Agarré una canasta que tenía pan y croquetas de papa, y los coloqué cuidadosamente sobre los patels -platos confeccionados con hojas resistentes ensambladas entre sí. Los habitantes de aquella barriada sin nombre extendían su patel o juntaban sus manos como si fuera un envase cóncavo. No había en sus ojos señales de autopena. Más bien esperaban sentados o agachados, agradecidos de lo que la vida les había traído aquella mañana, como si supieran que les tocaba por derecho inalienable. Aguardaban frente a sus hogares, los que me atreví a mirar, con temor de invadir privacidades, para constatar lo que había visto desde la calle principal: estaban construidos de madera de poca calidad, cajas de cartón y planchas de zinc. Era gente que trataba de sobrevivir un día a la vez.
De repente, escuché una ríada de carcajadas infantiles y miré en esa dirección. El anciano que me había instado a servir comida era asediado por decenas de niños felices que exigían las dulces sorpresas que él siempre les reservaba para el final.
– ¡Queremos chocolates!
La escena se repitió un poco más tarde en otra comunidad espontánea que se había formado bajo un enorme puente en medio de la ciudad. El puente llevaba el nombre del gurú de la misión y aquellos habitantes parecían querer resguardarse bajo su gracia. El relato también terminó con las carcajadas achocolatadas de los más pequeños.

Una vez terminado el recorrido a instituciones y barriadas, aún quedaba comida. Escuché a la trabajadora social decir:
– Ahora vamos a la calle.
Pensaba que ya estábamos allí. Pero al detenernos en los próximos semáforos, entendí lo que quería decir. En las aceras, debajo de sábanas, en tiendas de campañas construidas con mantas, sobre carretas de frutas con moscas, había cuerpos vivos adormecidos por el hambre y abatidos por la desesperanza. La tropa de la misión no dudó en detenerse en medio de la calle, aún en un día tan tenso como aquél, para extender las manos de ayuda.
– ¡Allí hay unos niños pobres! – exclamó ella, dando instrucciones de dónde detenernos.
Uno de los niños estaba en medio de la calle, en la isleta de una intersección congestionada de automóviles veloces. Hasta allí fue el musulmán, cruzando entre carro y carro, para darle comida.
Aquél era quizás el momento más feliz del día de aquellos citadinos. Fue de ese momento, tan ordinario para los misioneros, y extraordinario para los alimentados, que salió el nombre del artículo que entregué: “A daily smile for the poor in Pune.”

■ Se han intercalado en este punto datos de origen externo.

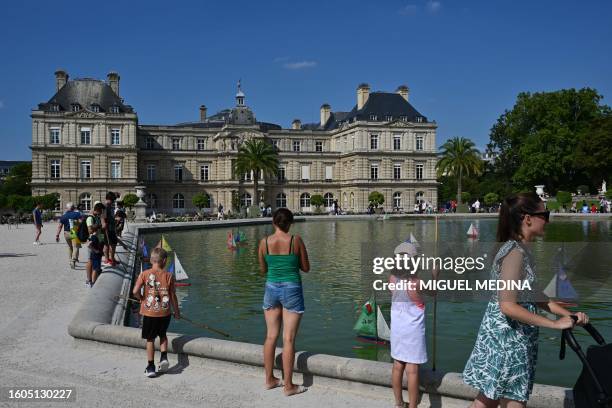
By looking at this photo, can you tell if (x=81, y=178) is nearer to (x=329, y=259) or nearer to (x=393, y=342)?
(x=329, y=259)

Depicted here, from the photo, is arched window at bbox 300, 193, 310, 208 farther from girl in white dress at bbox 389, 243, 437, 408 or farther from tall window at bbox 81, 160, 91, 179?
girl in white dress at bbox 389, 243, 437, 408

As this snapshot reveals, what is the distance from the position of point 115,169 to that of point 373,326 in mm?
62125

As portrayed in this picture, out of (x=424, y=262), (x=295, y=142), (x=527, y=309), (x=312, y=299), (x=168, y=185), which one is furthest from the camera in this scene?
(x=295, y=142)

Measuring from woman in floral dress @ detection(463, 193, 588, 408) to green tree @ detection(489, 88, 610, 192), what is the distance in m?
63.9

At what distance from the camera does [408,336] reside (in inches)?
Result: 204

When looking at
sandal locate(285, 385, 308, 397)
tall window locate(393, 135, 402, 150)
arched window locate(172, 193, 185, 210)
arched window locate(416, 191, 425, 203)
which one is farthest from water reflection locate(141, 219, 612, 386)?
arched window locate(416, 191, 425, 203)

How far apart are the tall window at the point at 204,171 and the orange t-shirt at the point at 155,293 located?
220ft

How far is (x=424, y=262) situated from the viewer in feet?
17.1

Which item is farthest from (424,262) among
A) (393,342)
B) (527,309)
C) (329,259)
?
(329,259)

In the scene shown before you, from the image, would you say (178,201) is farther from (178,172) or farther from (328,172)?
(328,172)

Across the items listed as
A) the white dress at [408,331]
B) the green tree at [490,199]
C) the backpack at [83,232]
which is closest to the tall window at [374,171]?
the green tree at [490,199]

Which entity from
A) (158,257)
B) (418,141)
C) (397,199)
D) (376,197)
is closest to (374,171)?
(397,199)

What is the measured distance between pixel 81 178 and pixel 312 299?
58.7 meters

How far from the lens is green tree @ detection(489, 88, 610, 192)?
64000mm
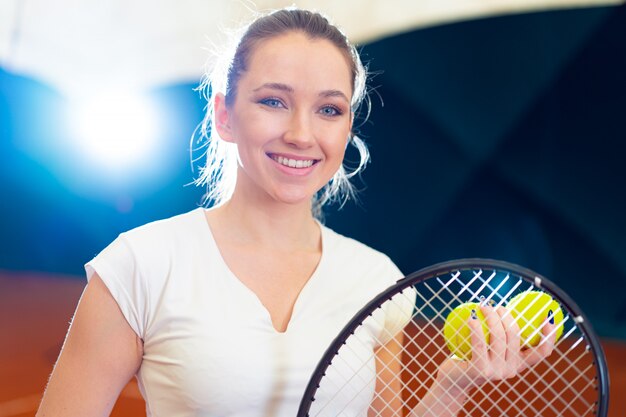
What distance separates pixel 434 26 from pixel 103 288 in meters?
4.81

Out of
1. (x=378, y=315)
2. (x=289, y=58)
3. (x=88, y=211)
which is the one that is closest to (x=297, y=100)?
(x=289, y=58)

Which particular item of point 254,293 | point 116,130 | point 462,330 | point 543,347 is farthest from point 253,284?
point 116,130

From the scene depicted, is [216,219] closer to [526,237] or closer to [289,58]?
[289,58]

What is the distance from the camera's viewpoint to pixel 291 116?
1.19 m

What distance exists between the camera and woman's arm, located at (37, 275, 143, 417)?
113cm

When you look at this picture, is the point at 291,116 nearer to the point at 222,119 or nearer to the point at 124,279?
the point at 222,119

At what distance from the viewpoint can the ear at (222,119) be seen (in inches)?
50.4

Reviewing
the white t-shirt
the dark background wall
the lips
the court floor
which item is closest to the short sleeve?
the white t-shirt

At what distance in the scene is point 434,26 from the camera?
5.62 meters

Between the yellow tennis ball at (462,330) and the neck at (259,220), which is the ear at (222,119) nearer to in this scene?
the neck at (259,220)

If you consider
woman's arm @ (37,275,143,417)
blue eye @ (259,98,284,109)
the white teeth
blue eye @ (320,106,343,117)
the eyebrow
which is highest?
the eyebrow

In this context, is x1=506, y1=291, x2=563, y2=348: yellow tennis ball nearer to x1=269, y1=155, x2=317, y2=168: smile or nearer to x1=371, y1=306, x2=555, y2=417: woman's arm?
x1=371, y1=306, x2=555, y2=417: woman's arm

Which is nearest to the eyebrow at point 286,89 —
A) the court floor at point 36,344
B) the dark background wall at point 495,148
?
the court floor at point 36,344

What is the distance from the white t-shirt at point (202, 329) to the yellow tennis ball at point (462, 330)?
0.54 ft
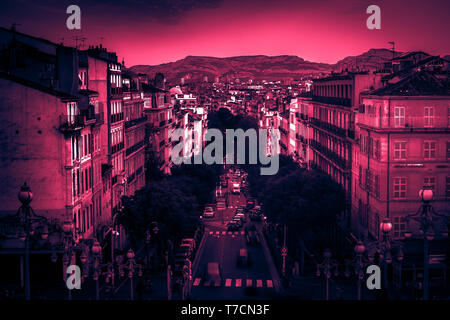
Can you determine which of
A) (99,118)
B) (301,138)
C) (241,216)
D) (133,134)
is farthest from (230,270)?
(301,138)

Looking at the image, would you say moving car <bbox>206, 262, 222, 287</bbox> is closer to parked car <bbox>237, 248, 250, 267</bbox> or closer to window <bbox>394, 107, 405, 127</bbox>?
parked car <bbox>237, 248, 250, 267</bbox>

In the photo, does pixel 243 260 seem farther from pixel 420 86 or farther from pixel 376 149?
pixel 420 86

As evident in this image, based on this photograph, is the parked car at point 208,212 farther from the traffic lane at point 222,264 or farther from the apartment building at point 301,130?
the apartment building at point 301,130

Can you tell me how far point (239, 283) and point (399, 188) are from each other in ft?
36.5

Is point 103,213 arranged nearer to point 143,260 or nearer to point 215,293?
point 143,260

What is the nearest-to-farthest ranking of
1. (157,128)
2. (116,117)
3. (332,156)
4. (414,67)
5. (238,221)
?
(414,67), (116,117), (332,156), (238,221), (157,128)

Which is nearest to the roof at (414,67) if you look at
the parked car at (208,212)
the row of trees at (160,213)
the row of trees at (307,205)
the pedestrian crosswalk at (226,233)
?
the row of trees at (307,205)

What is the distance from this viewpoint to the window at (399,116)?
117 feet

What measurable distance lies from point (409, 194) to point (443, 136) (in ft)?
11.7

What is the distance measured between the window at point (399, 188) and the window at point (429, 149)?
5.89 ft

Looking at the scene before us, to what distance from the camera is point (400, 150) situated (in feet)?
118

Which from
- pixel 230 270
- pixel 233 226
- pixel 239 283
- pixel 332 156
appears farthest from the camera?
pixel 233 226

Después de aquel recorrido, mis dificultades de comunicación parecían poquita cosa. Agradecí que tenía un lugar para dormir. Cuando llegué a mi cuarto por la noche, la computadora portátil encendió sin problemas, como si nunca hubiese estado dañada. Miré la foto del gurú y le agradecí los pequeños milagros, no sólo el haberme devuelto el pulso de una cobertura en la calle, sino el regalo de poder narrarlo en otro idioma y el instrumento que necesitaría para escribirlo. Entonces, yo también terminé sonriendo en Puna.
La autora es un ser libre.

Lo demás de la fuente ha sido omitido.